President Sirisena was originally committed to sacking the 225-membner legislature on April 23, but delays in presenting the 19th amendment and the weekend visit of Kerry had complicated matters.
"It is likely that any dissolution will be after Kerry's visit (on May 2)," a top government official said.
"The President may go for a dissolution soon after Vesak holidays (May 3-4)."
Kerry's visit for talks with President Sirisena and Prime Minister Ranil Wickremesinghe is seen as a sign of strong US support for the new dispensation which defeated former strongman Mahinda Rajapaksa.

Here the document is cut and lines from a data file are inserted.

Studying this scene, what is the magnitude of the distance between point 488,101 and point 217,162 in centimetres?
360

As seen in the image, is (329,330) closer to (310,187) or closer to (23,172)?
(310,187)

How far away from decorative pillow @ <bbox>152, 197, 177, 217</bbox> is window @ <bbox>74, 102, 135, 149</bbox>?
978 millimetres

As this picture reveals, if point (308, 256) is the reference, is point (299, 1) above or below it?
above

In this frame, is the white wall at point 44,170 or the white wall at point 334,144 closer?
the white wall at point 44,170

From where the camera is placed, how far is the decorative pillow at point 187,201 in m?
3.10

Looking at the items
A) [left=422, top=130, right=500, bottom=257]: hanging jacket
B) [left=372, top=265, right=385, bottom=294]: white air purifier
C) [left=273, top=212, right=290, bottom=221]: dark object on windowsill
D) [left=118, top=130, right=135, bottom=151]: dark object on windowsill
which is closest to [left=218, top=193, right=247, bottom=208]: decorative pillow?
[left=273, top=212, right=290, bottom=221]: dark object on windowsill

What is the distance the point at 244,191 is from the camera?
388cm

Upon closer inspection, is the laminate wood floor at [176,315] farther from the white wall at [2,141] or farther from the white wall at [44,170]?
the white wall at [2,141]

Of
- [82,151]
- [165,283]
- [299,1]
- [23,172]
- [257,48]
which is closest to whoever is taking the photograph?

"If the president delays a dissolution, then it becomes very disadvantageous for the UNP (United National Party) and may even bring his motives into question," a UNP party source said.
However, a source close to the president said both Sirisena and Wickremesinghe were on the same page and an election could be expected around end June or early July.
The UNP is expecting a win a majority at the next elections and is preparing to offer turning the next parliament into a constituent assembly and adopt a brandnew constitution that would retuirn the country to a Westminster-style democracy.
In an unusually hard hitting statement, deputy minister of investments and highways, Eran Wickramaratne called for the immediate dissolution of parliament saying that the current legislature no longer had a mandate to govern.
"The political, social and economic consequences of a parliament that has outlived its mandate are grave," Wickramaratne said. "The political uncertainly will have dire economic consequences."
He said the only way out was for the people to be given an opportunity to decide on the alternative proposals put forward by the political parties and on suitable candidates to carry out that program after the next election.
"There is now a necessity for an immediate dissolution of parliament," he added.
Kerry is also expected to push for political stability in the island in the context of warming ties with the West as well as neighbouring India after a decade of excessive dependency on China.